WFP、30年に渡るアンゴラへの食糧援助打ち切りへ (英文のみ)
WFP News Release
13 October 2006
AFTER 30 YEARS, WFP ENDS
FOOD AID TO ANGOLA
LUANDA – The United Nations World Food Programme said today a lack of funding had prompted it to wind down all its food aid operations in Angola by the end of the year, after three decades of direct involvement in the country.
WFP has started discussions with the Government of Angola about the possibility of handing over any remaining food stocks for distribution by competent state institutions to store, transport and distribute the food aid. WFP has at least 13,200 tons of commodities in warehouses in Lobito and Luanda.
“WFP’s aim has always been to hand over responsibility for food assistance and development support to the Government of Angola,” said Sonsoles Ruedas, WFP’s Acting Country Director in Angola. “A drop in donor support has spurred us to speed up the handover process.”
“We plan to scale back to a small office in Luanda, which will provide only technical assistance to the Government, starting in 2007.”
WPF’s current operation, valued at US$90 million, was launched in April 2006 with plans to run until March 2009. However, contributions to date total just US$19.5 million, a shortfall of 78 percent.
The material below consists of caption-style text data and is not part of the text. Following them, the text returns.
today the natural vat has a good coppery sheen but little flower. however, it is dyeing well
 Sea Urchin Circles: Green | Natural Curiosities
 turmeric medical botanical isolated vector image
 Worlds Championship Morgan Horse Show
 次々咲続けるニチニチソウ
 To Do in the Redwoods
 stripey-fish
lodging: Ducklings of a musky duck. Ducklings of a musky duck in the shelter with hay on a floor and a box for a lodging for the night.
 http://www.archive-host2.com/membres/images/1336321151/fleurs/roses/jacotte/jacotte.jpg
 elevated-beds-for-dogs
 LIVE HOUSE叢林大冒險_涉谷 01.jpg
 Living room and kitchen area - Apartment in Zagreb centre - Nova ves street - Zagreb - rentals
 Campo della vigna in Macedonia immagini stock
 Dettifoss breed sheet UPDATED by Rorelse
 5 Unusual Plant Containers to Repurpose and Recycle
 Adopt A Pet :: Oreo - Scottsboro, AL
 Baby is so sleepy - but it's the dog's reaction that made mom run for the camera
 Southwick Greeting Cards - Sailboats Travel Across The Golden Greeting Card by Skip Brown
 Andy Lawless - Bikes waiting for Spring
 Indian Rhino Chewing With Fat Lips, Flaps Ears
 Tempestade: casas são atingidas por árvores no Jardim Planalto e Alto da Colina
In September, WFP began suspending food distributions to 700,000 Angolans, among them 220,000 children in school-feeding programmes. Other beneficiaries include pregnant and nursing women, children under the age of five and people suffering from HIV/AIDS, tuberculosis and pellagra.
The world’s largest humanitarian agency arrived in Angola in 1976 to deliver food aid across the country to people stranded and displaced by the civil war.
When the war ended in 2002, WFP assisted with the long process of reconstruction and repatriation of Angolan refugees, which is still continuing. More than 80,000 refugees are expected to return home from camps in Zambia, Namibia and the Democratic Republic of Congo.
In addition to the WFP food stocks currently in Lobito and Luanda, another 3,800 tons of food are due to arrive in the country shortly. WFP has funding to provide 3,000 tons of food aid to the returnee programme.
“More recently, our goal has been to help the Government build up capacity to establish its own safety net projects to help alleviate some of the suffering of the poorest,” Ruedas said. “The Government had already begun to take over school-feeding across the country. Angola has been at peace for over four years but de-mining the countryside and replacing infrastructure is a time-consuming process.”
WFP’s air transport service for the humanitarian community will close down at the end of November 2006. Another project, to reconstruct bridges in resettlement areas in the east of the country, has funding that will allow it to continue until the end of January 2007.